## TASK INPUTS
##########

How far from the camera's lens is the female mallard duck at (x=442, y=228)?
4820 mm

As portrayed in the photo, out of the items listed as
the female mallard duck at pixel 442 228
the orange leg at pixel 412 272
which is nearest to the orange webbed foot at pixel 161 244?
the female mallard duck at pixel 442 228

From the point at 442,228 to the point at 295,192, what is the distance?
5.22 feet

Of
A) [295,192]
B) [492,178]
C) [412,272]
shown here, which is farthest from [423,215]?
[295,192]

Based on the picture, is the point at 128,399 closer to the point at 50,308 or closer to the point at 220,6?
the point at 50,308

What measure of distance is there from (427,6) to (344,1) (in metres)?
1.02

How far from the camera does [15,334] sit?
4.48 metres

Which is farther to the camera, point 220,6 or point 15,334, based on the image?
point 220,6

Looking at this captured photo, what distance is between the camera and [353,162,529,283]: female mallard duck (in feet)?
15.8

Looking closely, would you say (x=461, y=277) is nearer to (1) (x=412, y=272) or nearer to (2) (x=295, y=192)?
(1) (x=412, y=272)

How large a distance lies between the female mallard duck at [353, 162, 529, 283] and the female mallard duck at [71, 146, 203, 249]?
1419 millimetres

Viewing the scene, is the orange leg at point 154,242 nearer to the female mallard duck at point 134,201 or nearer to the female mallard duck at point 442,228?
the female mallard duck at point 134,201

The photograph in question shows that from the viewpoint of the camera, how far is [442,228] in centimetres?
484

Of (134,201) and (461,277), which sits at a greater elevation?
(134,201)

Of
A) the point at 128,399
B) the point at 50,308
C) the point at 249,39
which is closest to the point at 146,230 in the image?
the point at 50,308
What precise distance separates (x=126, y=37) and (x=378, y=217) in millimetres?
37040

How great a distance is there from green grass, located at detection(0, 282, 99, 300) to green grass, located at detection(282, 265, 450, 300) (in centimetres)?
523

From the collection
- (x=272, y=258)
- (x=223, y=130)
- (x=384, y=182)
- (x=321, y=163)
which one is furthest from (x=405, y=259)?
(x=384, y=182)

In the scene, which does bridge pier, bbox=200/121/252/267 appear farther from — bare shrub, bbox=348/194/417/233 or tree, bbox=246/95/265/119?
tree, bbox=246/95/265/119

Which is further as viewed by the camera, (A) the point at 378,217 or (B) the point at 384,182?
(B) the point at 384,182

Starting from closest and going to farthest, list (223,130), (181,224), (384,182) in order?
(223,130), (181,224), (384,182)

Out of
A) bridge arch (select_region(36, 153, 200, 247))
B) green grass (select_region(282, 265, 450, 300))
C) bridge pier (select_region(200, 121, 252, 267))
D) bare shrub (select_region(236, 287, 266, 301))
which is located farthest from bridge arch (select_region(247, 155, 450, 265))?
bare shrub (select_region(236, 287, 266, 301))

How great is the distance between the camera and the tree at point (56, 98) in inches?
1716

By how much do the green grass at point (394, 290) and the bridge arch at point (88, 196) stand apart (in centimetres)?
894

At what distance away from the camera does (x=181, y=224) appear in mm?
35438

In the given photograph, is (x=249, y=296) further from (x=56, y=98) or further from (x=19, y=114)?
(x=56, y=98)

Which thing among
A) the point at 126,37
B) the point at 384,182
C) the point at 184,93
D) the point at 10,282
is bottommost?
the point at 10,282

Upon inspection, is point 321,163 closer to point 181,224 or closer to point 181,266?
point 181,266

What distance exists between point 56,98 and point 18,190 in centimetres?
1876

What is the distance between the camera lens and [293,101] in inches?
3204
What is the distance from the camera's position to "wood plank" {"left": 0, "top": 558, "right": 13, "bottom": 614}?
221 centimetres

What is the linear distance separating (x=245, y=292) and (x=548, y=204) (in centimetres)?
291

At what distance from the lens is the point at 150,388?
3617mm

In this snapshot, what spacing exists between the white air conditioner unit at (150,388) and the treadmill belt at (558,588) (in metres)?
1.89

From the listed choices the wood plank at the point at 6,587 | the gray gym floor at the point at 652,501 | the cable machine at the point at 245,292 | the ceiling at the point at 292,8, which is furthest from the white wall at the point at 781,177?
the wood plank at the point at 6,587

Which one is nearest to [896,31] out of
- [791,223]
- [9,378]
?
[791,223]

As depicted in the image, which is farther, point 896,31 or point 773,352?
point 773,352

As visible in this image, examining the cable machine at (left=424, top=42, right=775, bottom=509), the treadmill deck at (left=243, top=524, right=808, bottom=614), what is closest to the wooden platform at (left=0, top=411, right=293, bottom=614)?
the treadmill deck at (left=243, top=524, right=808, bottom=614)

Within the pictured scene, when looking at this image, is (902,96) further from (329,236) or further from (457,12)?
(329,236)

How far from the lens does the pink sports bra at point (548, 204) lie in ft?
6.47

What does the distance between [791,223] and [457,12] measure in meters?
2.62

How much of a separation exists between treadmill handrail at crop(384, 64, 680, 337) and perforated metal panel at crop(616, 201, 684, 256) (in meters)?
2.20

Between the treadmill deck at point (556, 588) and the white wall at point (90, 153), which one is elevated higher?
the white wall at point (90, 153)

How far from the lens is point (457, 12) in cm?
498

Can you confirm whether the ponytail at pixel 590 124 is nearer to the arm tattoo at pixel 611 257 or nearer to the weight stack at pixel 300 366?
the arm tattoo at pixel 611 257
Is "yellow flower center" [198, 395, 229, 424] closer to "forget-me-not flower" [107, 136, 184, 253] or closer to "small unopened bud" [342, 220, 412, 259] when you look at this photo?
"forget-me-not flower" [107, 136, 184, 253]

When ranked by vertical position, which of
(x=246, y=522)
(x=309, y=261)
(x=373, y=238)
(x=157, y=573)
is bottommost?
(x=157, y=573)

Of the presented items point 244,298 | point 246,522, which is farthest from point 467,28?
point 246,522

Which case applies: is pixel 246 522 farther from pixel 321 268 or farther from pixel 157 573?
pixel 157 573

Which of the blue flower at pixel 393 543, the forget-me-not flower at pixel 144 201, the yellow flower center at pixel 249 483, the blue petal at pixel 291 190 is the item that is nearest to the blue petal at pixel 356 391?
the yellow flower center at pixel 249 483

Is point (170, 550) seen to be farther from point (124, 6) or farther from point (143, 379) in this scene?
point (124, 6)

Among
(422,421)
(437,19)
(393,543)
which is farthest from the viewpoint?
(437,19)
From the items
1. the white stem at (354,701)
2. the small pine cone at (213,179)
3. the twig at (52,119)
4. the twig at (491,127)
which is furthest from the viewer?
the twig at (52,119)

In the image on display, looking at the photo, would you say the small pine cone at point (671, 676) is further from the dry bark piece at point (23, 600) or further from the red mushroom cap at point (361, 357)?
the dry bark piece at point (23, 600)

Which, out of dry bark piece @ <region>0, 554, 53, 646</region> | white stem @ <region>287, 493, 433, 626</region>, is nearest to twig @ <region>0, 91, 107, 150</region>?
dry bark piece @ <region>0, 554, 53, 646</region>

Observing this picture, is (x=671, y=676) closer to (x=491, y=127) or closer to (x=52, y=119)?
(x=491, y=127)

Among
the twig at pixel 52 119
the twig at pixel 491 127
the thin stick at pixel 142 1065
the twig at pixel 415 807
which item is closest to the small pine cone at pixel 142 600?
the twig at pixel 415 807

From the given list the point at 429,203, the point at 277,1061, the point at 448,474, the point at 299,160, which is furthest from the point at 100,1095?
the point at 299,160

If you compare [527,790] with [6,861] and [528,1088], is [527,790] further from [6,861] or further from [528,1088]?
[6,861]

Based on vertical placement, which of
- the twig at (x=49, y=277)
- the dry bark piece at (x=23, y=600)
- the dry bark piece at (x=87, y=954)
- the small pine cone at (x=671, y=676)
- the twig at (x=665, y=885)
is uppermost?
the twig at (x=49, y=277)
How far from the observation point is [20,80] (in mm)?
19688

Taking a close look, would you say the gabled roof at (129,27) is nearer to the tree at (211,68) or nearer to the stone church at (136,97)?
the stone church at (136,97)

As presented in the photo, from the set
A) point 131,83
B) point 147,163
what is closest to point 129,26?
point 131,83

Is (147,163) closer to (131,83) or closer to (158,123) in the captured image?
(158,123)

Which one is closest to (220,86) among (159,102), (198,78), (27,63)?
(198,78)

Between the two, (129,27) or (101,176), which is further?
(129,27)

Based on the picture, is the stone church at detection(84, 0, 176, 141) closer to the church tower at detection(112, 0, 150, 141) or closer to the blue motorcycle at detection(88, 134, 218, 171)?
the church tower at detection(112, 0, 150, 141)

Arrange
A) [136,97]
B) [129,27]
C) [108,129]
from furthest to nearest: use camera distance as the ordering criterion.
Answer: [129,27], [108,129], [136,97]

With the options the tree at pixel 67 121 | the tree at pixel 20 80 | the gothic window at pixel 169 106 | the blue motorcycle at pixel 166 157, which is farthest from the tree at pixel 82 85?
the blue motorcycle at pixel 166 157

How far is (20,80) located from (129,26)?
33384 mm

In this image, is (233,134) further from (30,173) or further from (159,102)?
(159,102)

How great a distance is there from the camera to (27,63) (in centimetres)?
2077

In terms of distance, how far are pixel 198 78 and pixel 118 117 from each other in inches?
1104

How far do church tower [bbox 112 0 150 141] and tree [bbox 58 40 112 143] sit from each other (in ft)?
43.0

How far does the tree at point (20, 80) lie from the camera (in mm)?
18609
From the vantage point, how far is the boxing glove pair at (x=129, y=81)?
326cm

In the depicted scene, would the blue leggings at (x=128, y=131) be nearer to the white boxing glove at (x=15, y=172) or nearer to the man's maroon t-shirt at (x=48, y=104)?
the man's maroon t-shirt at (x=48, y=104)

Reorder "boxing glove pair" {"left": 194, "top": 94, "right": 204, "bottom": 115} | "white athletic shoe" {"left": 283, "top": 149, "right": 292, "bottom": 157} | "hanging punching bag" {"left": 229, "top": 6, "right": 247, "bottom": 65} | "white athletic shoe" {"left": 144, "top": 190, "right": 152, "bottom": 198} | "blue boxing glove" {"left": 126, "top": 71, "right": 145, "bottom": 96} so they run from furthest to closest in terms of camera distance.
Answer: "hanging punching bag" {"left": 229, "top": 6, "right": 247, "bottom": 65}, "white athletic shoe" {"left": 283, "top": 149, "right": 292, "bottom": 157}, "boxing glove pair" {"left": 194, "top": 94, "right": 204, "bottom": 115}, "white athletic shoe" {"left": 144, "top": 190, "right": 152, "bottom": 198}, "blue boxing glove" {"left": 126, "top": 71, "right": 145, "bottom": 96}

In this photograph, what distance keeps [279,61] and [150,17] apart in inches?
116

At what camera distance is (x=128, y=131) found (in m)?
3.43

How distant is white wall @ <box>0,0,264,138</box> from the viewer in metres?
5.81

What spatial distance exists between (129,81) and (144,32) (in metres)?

##########

Lay out the data as a numbered list, omitting blank lines. Begin at the line that contains "How large a" and stop after the line that contains "1419 millimetres".

## SOLUTION FOR THIS EXERCISE
1. How large a distance lies between the female mallard duck at [353, 162, 529, 283] and the female mallard duck at [71, 146, 203, 249]?
2. 1419 millimetres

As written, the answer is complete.